We first need to install all the needed packages

In [None]:
!pip3 install 'transformers[torch]'
!pip3 install transformers accelerate
!pip3 install --upgrade transformers



**Restart kernel after installation**

We will then import all the needed libraries

In [None]:
!pip3 install datasets

In [None]:
import json
from pathlib import Path
from datasets import Dataset,DatasetDict, load_dataset
import pandas as pd

We reformatted the data set now so that we can use a standard load_dataset

In [None]:
data = load_dataset("json", data_files="train1.json", field="data")

lets just display the dataset to check

In [None]:
data

Great, lest split it up, and create validation and training datasets

In [None]:
split_datasets = data["train"].train_test_split(train_size=0.9, seed=20)
split_datasets["validation"] = split_datasets.pop("test")
split_datasets

In [None]:
split_datasets["train"][1]["translation"]

## Tokenize

Import a tokenizer to convert all our inputs and targets

TOKENs in compiler and LLM/Transformers have different meanings. Tokenisation here refer to the creation of a numerical value for the input tokens, a vector that can be used by the model.

In [None]:
from huggingface_hub import notebook_login

notebook_login()

In [None]:
from transformers import AutoTokenizer

model_checkpoint = "meta-llama/CodeLlama-7b-hf" # Replace this with your desired model
tokenizer = AutoTokenizer.from_pretrained(model_checkpoint, return_tensors="pt", use_auth_token=True, force_download=True)

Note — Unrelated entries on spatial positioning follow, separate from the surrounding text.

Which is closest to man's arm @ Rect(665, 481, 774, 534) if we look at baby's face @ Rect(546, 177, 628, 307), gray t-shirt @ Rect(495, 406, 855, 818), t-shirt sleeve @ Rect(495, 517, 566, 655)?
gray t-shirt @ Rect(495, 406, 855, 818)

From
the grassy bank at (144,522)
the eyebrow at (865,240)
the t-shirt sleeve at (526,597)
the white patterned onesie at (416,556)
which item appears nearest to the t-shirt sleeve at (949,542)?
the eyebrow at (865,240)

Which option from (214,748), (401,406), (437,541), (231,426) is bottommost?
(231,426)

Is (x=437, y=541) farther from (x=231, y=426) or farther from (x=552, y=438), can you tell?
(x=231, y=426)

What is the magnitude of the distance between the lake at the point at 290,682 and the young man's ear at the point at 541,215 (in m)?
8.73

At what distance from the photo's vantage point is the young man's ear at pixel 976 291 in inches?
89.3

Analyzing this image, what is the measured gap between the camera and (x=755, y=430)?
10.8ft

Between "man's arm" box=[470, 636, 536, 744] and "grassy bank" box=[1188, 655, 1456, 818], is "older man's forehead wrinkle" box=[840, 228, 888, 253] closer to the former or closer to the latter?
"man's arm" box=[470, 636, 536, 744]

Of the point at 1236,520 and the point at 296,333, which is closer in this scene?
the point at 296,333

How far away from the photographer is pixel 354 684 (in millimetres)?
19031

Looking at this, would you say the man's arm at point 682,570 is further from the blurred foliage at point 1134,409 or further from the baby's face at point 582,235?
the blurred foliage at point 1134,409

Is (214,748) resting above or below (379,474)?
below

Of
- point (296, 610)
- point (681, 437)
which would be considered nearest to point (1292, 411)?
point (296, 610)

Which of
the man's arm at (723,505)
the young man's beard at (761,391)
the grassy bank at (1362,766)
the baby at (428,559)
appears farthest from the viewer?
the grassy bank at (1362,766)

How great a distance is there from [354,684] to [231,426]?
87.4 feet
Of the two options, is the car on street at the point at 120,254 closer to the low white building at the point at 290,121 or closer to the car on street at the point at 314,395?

Note because we merged the dataset, we can actually use the same dataset for both source and target.
The most interesting thing here is the tokenizer, a hugging face function, that produces the attention_mask.

In [None]:
pli_sentence = split_datasets["train"][1]["translation"]["pli"]
ktl_sentence = split_datasets["train"][1]["translation"]["ktl"]

inputs = tokenizer(pli_sentence, return_tensors="pt")
targets = tokenizer(ktl_sentence, return_tensors="pt")
inputs, targets

In [None]:
wrong_targets = tokenizer(ktl_sentence)
print(tokenizer.convert_ids_to_tokens(wrong_targets["input_ids"]))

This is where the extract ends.